*练习任务*
**1.** 改写新生抗原预测选段中的一段：从含有“具体地筛选条件为，当新生多肽”的那句开始，到“总数称之为肿瘤新生抗原负荷。”为止，把其中的“肽段”一律换成“多肽片段”。
**2.** 根据新生抗原预测选段，简要回答下列问题：
(a) 认定新生多肽为新生抗原时，亲和力和相对亲和力排位各需满足什么条件？
(b) 实施例1是从什么样本的突变文件开始的？
(c) 实施例1比较的方法预测的是多少个氨基酸长度的新生多肽？
**3.** 将新生抗原预测选段中的这句话译成英语：“该数值越小，表示肽段与该等位基因所编码的hla蛋白的亲和力越高。”
━━ 节选原文 ━━
新生抗原的预测实际上模拟抗原呈递细胞中的hla分子通过结构上的凹槽与新生多肽的锚定结合。现有几个主流工具如netmhc、netmhcpan、netmhcii、netmhciipan、mhcflurry等均是基于对真实数据中hla分子与短肽的亲和力来训练每个hla分子特异的神经网络模型，然后用于该hla分子与新生多肽的亲和力预测。目前这类算法几乎被所有已报道的新生抗原预测工具所应用。本发明也采用这几种主流的亲和力预测算法。

具体地筛选条件为，当新生多肽与hla分子亲和力<＝500nm且相对亲和力排位<＝2％，则认定为该新生多肽为新生抗原。这里面输出的亲和力用ic50值表示，代表与50％的hla分子结合时的该新生多肽浓度，单位为nm。该数值越小，表示肽段与该等位基因所编码的hla蛋白的亲和力越高。亲和力相对排位用rank(％)表示。即该新生多肽的ic50值在随机生成的400000条肽段的ic50数据集中的相对百分排位。数值越小，说明肽段与该hla分子的亲和力处于相对越高的位置。达到这一阈值的所有新生抗原-hla分子复合物的总数称之为肿瘤新生抗原负荷。

实施例1

本实施例是以一例非小细胞肺癌样本的突变文件开始，具体突变信息见表1，且分别比较topiary、pvactools以及本发明的方法预测8-11个氨基酸长度的新生多肽。

该实施例可以为本发明的验证方案实施实例，证明本发明相较于目前主流的两个工具的优势。图3说明了本发明的新生抗原预测方法与主流的两个开源工具的比较过程与结果。由于三种工具对于肽段与hla分子的亲和力采用相同的方法，这里只关注三种工具在新生多肽生成上的差异。
━━━
━━ 学习材料 ━━
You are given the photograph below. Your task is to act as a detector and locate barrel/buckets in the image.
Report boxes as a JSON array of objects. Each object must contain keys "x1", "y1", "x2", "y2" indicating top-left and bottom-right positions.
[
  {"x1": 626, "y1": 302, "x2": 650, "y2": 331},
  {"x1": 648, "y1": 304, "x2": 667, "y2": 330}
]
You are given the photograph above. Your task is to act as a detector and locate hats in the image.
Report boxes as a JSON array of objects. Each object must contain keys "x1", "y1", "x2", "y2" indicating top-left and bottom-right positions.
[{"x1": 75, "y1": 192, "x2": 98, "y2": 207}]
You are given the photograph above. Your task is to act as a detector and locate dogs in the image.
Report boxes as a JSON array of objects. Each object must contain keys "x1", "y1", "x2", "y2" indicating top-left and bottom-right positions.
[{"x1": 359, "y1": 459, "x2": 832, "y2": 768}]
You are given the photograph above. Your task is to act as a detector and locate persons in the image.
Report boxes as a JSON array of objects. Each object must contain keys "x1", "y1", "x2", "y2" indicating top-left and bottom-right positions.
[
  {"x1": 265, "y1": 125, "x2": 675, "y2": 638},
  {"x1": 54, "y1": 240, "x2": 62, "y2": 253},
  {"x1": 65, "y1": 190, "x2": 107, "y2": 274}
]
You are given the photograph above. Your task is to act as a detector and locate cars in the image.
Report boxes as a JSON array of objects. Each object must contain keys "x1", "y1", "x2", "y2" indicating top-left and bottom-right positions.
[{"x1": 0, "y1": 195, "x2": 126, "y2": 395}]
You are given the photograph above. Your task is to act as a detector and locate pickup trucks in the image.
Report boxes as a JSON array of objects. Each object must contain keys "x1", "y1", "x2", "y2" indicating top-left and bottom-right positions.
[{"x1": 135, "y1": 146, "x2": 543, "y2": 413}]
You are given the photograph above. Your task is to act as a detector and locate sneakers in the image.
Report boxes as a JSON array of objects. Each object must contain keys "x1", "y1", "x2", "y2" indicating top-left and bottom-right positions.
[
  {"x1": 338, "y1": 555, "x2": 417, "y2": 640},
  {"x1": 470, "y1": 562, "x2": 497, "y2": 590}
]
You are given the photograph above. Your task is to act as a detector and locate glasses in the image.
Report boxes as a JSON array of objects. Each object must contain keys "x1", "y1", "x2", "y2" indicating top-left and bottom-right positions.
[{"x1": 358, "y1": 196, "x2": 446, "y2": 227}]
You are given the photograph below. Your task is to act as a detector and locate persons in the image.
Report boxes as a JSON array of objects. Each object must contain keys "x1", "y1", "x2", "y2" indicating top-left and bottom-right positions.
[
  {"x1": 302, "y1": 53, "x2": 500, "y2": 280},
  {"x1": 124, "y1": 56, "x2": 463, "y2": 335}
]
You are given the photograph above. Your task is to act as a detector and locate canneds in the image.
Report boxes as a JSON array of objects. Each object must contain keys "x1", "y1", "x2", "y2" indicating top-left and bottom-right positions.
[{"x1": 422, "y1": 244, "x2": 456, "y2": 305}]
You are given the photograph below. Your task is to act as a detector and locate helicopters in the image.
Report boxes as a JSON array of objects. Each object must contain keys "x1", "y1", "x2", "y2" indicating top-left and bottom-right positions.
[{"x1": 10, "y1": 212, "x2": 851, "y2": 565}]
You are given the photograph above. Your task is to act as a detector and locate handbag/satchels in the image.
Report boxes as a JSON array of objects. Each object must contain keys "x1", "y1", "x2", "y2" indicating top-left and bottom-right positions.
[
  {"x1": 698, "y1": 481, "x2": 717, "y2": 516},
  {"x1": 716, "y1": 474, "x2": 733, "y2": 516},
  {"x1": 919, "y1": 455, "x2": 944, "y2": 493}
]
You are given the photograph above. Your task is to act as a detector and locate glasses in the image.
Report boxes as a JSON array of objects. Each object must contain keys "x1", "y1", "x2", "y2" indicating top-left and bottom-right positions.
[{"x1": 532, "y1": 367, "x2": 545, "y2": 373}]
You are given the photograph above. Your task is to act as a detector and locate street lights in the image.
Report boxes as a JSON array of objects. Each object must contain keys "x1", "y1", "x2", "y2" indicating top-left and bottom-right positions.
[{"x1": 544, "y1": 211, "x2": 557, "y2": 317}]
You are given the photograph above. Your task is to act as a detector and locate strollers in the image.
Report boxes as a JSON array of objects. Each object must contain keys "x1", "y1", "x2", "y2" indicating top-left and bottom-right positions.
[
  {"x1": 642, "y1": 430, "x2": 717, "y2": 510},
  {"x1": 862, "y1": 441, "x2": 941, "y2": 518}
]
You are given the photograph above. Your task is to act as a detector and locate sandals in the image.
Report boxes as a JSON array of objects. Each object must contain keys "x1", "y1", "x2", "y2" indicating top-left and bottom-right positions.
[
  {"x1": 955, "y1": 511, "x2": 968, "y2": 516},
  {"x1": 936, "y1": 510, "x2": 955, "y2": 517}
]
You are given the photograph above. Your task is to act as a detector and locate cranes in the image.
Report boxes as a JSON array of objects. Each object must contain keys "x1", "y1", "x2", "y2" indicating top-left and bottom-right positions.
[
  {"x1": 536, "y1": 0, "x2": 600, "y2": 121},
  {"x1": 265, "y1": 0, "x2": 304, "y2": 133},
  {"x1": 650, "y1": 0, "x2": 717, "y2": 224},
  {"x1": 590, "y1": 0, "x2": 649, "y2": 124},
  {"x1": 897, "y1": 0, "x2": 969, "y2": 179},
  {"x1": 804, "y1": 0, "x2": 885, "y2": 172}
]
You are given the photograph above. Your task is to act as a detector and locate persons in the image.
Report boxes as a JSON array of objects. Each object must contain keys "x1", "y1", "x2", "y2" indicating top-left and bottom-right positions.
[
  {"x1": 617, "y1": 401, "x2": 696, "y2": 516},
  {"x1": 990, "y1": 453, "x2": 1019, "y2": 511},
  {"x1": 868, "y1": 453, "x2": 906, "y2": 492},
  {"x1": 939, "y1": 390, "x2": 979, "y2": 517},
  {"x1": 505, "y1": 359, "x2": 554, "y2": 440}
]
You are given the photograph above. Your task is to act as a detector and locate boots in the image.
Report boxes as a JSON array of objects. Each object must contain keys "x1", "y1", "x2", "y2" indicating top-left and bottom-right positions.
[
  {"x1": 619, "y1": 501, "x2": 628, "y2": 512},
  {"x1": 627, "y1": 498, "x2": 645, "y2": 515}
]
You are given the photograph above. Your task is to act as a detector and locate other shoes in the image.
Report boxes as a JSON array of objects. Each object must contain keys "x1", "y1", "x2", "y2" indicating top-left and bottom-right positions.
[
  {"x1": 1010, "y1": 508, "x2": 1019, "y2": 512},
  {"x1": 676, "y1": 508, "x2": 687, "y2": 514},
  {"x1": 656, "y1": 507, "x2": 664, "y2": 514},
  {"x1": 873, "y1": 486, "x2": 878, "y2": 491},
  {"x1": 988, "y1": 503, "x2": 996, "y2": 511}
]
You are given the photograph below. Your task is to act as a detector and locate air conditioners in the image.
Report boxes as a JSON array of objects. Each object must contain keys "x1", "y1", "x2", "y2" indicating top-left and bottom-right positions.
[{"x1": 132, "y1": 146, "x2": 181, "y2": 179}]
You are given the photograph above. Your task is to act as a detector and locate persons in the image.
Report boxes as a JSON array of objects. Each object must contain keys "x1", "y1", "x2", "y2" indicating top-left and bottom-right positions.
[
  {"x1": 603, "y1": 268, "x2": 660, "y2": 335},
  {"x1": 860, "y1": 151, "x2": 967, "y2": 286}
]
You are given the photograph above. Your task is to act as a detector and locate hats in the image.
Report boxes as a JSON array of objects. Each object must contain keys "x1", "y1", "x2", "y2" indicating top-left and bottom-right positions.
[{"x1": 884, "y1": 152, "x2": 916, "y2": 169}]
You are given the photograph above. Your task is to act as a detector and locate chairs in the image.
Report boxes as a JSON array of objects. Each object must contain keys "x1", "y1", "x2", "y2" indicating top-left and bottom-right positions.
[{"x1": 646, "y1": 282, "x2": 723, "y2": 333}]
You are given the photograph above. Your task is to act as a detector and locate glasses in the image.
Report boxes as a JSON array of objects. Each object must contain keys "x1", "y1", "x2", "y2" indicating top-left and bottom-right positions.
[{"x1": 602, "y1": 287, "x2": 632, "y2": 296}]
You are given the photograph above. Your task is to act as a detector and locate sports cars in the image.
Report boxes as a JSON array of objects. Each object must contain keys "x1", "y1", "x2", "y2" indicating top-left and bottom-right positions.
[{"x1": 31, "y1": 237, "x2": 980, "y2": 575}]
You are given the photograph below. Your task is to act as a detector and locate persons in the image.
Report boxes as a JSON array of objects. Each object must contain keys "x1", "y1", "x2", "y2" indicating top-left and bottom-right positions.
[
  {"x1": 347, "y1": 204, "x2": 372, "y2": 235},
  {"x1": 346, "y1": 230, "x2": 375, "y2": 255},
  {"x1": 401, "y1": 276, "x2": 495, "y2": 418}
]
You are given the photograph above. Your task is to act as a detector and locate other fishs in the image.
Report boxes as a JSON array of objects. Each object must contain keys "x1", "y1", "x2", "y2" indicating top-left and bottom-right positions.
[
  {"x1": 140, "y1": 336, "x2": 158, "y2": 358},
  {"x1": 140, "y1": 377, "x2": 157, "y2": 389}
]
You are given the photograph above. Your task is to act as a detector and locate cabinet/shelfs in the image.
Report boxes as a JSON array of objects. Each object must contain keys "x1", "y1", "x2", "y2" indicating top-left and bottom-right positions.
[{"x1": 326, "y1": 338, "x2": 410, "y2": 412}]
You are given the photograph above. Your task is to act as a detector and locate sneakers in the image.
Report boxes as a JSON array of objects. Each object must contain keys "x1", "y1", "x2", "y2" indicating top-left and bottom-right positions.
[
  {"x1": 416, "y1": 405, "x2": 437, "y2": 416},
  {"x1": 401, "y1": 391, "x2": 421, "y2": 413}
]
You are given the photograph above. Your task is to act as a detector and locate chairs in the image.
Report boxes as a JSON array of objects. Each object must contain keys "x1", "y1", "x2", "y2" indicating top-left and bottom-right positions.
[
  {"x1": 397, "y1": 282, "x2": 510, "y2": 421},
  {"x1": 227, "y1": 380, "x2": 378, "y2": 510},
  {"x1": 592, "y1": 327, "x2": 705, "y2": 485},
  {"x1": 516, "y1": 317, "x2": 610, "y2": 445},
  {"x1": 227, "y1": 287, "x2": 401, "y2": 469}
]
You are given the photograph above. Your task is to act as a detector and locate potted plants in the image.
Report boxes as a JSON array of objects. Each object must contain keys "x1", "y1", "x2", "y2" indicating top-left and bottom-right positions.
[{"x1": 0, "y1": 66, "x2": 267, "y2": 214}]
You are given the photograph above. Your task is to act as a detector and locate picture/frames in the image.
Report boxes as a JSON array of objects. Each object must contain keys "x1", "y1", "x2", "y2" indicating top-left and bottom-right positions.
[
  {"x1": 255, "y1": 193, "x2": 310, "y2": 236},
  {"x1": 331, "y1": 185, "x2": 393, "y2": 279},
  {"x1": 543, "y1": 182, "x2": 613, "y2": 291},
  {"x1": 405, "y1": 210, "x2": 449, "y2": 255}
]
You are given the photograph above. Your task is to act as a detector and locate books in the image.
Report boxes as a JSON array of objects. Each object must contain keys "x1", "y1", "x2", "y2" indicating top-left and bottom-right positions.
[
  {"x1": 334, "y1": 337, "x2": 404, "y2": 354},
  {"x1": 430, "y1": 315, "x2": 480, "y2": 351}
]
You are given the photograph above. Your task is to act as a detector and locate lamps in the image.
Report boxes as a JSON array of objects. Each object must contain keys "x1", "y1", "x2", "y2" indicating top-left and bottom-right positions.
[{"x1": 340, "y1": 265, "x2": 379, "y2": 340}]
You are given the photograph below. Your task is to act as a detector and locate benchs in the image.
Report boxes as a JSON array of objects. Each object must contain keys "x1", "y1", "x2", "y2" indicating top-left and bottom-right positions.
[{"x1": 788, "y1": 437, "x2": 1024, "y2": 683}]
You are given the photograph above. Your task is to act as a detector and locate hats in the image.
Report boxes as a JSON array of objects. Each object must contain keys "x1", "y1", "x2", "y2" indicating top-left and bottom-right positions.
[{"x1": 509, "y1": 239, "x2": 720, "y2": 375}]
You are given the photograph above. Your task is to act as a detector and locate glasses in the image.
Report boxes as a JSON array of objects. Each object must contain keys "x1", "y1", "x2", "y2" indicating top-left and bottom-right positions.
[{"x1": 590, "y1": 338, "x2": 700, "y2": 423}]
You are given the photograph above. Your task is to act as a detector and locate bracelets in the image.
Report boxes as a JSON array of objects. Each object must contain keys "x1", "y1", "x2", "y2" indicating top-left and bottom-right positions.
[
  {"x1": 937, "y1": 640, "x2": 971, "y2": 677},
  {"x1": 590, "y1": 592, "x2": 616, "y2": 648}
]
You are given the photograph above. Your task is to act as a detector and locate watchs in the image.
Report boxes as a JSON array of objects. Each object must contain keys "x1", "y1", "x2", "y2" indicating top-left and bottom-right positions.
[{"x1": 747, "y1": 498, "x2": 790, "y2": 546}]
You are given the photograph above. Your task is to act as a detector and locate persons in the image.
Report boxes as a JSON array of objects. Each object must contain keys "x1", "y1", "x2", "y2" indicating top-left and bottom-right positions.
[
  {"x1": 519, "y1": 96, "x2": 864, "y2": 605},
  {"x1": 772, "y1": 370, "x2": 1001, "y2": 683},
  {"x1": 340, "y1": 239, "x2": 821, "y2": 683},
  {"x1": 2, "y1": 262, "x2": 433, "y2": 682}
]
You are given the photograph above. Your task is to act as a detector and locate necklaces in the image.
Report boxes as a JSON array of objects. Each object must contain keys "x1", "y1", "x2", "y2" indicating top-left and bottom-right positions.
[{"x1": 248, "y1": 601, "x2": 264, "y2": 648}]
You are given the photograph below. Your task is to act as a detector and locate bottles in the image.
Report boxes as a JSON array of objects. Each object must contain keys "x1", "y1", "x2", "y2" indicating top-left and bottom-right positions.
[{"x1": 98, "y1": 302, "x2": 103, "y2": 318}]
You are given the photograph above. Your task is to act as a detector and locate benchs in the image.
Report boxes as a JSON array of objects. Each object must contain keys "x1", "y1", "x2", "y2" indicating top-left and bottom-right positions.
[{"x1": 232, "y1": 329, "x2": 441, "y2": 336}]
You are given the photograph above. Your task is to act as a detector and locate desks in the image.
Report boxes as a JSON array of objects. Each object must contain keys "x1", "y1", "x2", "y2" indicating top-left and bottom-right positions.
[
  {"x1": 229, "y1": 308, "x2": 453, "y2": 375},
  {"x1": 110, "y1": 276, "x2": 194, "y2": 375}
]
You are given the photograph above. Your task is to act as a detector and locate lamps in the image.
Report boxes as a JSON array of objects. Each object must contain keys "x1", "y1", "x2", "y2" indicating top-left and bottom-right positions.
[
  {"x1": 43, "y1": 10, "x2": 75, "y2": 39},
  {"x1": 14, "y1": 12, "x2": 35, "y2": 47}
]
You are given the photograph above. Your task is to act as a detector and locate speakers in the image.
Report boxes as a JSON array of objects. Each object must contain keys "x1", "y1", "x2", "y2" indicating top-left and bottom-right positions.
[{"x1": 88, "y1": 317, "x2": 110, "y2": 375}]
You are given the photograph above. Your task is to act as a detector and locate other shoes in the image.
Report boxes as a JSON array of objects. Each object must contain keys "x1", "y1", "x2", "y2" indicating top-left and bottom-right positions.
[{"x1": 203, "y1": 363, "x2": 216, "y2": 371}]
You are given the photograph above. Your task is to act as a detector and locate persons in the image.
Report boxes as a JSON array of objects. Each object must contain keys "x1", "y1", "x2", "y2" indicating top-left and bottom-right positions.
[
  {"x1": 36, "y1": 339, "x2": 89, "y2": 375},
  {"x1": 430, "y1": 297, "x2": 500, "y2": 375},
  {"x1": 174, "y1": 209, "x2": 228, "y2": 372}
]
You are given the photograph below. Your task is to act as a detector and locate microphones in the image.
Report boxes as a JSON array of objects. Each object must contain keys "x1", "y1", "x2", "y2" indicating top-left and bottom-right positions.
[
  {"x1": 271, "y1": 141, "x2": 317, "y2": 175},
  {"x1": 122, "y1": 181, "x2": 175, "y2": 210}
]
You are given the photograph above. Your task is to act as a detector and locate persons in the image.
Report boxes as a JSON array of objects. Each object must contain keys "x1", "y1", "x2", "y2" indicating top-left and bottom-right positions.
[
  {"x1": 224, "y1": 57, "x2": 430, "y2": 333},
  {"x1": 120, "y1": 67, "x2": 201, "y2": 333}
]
━━━
*参考答案*
**1.**
具体地筛选条件为，当新生多肽与hla分子亲和力<＝500nm且相对亲和力排位<＝2％，则认定为该新生多肽为新生抗原。这里面输出的亲和力用ic50值表示，代表与50％的hla分子结合时的该新生多肽浓度，单位为nm。该数值越小，表示多肽片段与该等位基因所编码的hla蛋白的亲和力越高。亲和力相对排位用rank(％)表示。即该新生多肽的ic50值在随机生成的400000条多肽片段的ic50数据集中的相对百分排位。数值越小，说明多肽片段与该hla分子的亲和力处于相对越高的位置。达到这一阈值的所有新生抗原-hla分子复合物的总数称之为肿瘤新生抗原负荷。

**2.**
(a) 亲和力<＝500nm，且相对亲和力排位<＝2％。
(b) 一例非小细胞肺癌样本。
(c) 8-11个氨基酸。

**3.** The smaller this value, the higher the affinity between the peptide and the HLA protein encoded by the allele.